Window Expressions in Greenplum

Window Expressions

Window expressions allow application developers to more easily compose complex online analytical processing (OLAP) queries using standard SQL commands. For example, moving averages or sums can be calculated over various intervals; aggregations and ranks can be reset as selected column values change; and complex ratios can be expressed in simple terms. 

A window expression represents the application of a window function applied to a window frame, which is defined in a special OVER() clause. A window partition is a set of rows that are grouped together for the purpose of applying an window function. 

Unlike aggregate functions, which return a result value for each group of rows, window functions return a result value for every row, but that value is calculated with respect to the rows in a particular window partition. If no partition is specified, the window function is computed over the complete intermediate result set.

The syntax of a window expression is:

window_function ( [expression [, ...]] ) OVER ( window_specification )

Where window_function is one of the functions listed in “Window Functions”, expression is any value expression that does not itself contain a window expression, and window_specification is:

[window_name]

[PARTITION BY expression [, ...]]

[[ORDER BY expression [ASC | DESC | USING operator] [, ...]

[{RANGE | ROWS} 

{ UNBOUNDED PRECEDING

| expression PRECEDING

| CURRENT ROW

| BETWEEN window_frame_bound AND window_frame_bound }]]

and where window_frame_bound can be one of:

UNBOUNDED PRECEDING

expression PRECEDING

CURRENT ROW

expression FOLLOWING

UNBOUNDED FOLLOWING

A window expression may only appear in the select list of a SELECT command. For example:

SELECT count(*) OVER(PARTITION BY customer_id), * FROM sales;

The OVER clause is what differentiates window functions from other aggregate or reporting functions. The OVER clause defines the window_specification to which the window function is applied. A window specification has the following characteristics:

1. The PARTITION BY clause, which defines the window partitions to which the window function is applied. If omitted, the entire result set is treated as one partition.

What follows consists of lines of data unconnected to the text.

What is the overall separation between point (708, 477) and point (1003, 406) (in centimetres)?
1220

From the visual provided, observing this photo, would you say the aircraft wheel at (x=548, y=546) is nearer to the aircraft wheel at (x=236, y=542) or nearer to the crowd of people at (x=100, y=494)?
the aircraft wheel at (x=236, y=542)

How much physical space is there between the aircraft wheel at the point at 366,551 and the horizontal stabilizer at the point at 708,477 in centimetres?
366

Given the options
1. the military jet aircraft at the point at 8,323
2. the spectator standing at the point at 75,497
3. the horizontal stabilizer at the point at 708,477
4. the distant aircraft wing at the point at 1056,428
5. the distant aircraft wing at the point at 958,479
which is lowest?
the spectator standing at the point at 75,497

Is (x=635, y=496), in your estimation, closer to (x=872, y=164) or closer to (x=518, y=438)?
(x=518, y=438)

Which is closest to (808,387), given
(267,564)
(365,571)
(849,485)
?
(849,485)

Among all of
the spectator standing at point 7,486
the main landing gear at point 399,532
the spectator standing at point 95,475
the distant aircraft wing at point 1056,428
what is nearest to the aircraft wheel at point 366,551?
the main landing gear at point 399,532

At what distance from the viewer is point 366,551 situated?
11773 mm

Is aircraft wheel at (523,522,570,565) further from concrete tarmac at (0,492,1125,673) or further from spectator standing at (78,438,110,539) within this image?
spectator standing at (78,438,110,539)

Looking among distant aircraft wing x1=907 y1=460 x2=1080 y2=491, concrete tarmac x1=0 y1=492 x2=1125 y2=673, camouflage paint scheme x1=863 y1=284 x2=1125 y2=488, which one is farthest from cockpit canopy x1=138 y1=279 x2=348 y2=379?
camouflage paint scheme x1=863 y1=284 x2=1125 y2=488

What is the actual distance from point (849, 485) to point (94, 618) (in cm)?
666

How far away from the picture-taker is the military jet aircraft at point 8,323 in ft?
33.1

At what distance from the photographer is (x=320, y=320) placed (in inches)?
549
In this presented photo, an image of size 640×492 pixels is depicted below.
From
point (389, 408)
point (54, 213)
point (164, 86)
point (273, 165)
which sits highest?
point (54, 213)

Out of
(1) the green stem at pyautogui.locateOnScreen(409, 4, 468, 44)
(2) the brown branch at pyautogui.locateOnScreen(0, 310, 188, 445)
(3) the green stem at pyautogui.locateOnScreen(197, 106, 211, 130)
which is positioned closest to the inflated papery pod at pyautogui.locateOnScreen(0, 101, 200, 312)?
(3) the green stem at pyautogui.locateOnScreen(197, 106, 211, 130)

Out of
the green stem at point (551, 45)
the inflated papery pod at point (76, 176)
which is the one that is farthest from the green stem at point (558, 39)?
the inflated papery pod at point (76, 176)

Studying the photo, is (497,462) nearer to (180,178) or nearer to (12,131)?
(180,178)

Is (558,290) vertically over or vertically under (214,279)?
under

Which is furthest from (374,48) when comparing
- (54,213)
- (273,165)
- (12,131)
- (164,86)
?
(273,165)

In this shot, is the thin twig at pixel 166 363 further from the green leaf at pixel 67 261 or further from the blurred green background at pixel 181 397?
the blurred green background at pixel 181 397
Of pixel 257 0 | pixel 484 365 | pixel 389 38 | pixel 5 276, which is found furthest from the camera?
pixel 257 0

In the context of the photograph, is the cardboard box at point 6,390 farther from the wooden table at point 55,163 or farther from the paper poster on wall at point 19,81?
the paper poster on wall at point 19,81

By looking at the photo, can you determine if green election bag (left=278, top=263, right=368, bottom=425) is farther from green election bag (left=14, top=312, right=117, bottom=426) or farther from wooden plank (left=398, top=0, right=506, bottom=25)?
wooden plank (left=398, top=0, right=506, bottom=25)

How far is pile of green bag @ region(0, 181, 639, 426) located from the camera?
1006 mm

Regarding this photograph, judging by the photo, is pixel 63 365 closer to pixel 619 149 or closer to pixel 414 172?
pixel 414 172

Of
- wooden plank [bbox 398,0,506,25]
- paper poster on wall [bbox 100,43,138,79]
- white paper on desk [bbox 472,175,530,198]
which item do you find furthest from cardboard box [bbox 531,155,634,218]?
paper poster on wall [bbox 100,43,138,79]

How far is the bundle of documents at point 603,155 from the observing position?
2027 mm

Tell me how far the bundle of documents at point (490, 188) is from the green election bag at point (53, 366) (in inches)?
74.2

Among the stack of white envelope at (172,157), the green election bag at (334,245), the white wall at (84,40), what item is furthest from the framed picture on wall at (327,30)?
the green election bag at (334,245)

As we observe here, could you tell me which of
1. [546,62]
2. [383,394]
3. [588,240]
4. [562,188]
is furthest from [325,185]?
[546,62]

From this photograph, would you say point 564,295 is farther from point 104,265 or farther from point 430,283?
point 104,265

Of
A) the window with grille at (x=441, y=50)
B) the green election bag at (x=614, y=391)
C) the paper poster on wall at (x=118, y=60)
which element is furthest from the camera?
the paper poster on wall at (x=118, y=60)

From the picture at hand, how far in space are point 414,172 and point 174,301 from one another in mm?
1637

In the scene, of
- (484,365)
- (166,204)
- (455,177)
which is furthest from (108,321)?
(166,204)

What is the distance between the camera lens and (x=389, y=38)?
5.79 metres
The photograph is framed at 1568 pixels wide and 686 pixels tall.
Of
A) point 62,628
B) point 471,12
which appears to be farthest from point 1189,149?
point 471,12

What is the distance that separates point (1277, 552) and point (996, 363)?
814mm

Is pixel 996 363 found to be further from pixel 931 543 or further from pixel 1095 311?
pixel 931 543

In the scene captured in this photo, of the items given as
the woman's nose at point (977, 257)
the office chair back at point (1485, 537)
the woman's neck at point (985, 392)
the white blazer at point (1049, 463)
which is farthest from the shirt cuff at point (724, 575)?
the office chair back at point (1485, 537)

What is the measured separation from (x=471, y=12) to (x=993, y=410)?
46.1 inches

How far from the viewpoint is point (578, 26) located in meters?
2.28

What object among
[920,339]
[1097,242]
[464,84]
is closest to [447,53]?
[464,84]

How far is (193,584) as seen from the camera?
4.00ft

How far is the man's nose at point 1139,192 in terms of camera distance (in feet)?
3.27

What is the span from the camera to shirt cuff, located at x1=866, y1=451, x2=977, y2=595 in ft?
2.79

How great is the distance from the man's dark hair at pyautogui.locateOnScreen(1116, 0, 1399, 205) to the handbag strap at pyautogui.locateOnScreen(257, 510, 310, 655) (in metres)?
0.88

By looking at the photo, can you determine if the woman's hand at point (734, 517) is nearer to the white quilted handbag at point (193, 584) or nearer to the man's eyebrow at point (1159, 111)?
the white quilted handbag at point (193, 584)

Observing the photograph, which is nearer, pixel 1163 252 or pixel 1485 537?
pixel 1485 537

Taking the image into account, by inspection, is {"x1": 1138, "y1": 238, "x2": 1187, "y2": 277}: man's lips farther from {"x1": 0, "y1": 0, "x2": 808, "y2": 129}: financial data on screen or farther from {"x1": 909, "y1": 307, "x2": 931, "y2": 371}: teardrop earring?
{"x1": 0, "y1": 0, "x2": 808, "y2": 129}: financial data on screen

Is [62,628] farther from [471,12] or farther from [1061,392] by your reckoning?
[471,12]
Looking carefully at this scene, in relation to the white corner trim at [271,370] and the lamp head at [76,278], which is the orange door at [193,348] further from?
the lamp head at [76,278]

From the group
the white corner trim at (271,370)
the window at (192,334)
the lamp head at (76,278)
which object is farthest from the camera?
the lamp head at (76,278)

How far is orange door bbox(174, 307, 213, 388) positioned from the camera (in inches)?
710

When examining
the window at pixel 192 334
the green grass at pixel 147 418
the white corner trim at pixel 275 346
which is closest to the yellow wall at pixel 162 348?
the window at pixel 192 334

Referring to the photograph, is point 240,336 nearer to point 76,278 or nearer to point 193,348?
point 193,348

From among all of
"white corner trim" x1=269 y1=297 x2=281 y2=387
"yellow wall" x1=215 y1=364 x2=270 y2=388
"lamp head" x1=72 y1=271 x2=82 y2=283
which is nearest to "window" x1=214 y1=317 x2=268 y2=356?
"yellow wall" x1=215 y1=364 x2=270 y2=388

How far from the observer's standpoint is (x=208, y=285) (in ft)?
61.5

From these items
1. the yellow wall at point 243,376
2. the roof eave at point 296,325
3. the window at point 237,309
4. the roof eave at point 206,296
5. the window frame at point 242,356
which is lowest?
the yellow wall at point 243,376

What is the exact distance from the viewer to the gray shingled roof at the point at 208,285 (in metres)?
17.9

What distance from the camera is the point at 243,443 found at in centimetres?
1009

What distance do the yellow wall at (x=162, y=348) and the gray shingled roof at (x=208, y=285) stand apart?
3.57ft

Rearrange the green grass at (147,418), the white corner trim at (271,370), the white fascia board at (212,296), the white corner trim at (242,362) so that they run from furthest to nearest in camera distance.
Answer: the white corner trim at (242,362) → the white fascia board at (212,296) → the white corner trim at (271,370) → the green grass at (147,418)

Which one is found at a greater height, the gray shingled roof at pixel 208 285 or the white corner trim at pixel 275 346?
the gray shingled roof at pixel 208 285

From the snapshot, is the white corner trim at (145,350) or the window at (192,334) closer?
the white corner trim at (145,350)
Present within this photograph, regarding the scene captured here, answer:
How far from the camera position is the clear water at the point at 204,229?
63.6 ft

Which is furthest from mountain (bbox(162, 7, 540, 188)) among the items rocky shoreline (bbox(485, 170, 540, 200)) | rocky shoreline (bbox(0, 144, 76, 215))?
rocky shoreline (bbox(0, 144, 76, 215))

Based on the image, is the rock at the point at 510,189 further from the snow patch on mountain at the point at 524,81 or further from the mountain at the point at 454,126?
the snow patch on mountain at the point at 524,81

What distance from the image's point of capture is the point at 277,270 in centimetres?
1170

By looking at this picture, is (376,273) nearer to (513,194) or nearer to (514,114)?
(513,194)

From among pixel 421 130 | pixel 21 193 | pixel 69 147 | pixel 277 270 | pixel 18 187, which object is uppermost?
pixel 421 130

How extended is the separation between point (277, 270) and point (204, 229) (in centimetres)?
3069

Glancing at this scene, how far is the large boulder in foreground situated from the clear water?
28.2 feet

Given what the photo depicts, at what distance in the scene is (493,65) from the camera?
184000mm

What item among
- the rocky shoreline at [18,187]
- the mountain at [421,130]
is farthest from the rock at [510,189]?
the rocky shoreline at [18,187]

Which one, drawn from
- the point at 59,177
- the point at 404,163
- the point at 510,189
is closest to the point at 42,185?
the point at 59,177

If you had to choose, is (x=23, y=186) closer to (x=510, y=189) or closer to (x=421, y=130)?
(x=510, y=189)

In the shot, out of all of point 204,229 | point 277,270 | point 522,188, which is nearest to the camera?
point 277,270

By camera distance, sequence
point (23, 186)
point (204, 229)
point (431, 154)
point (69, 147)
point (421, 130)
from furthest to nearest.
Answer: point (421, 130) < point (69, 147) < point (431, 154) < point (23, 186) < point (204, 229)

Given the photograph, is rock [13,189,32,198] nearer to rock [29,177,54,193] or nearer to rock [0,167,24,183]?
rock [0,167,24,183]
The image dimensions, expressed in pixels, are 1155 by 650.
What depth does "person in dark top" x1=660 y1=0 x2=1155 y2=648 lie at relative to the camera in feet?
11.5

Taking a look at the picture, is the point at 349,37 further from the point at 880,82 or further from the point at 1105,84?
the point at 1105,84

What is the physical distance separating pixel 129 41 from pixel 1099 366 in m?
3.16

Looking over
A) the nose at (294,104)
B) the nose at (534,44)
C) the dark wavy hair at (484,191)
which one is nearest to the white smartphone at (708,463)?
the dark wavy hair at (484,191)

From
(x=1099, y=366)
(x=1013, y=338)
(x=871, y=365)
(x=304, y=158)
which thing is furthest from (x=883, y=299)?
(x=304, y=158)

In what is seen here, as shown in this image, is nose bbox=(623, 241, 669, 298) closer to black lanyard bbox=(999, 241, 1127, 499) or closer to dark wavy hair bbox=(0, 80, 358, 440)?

2. The ORDER BY clause defines the expression(s) for sorting rows within a window partition. Note that the ORDER BY of a window specification is separate and distinct from the ORDER BY clause of a regular query expression (see “The ORDER BY Clause” on page 590). The ORDER BY clause is required for the window functions that calculate rankings, as it identifies the measure(s) for the ranking values. For OLAP aggregations, the ORDER BY clause is required in order to use window frames (the ROWS | RANGE clause). 

Note: Columns of data types that lack a coherent ordering, such as time, are not good candidates for use in the ORDER BY clause of a window specification. Time, with or without time zone, lacks a coherent ordering because addition and subtraction do not have the expected effects. For example, the following is not generally true: x::time < x::time + '2 hour'::interval

3. The ROWS/RANGE clause is used to define a window frame for aggregate (non-ranking) window functions. A window frame defines a set of rows within a window partition. When a window frame is defined, the window function is computed with respect to the contents of this moving frame rather than the fixed contents of the entire window partition. Window frames can be row-based (ROWS) or value-based (RANGE).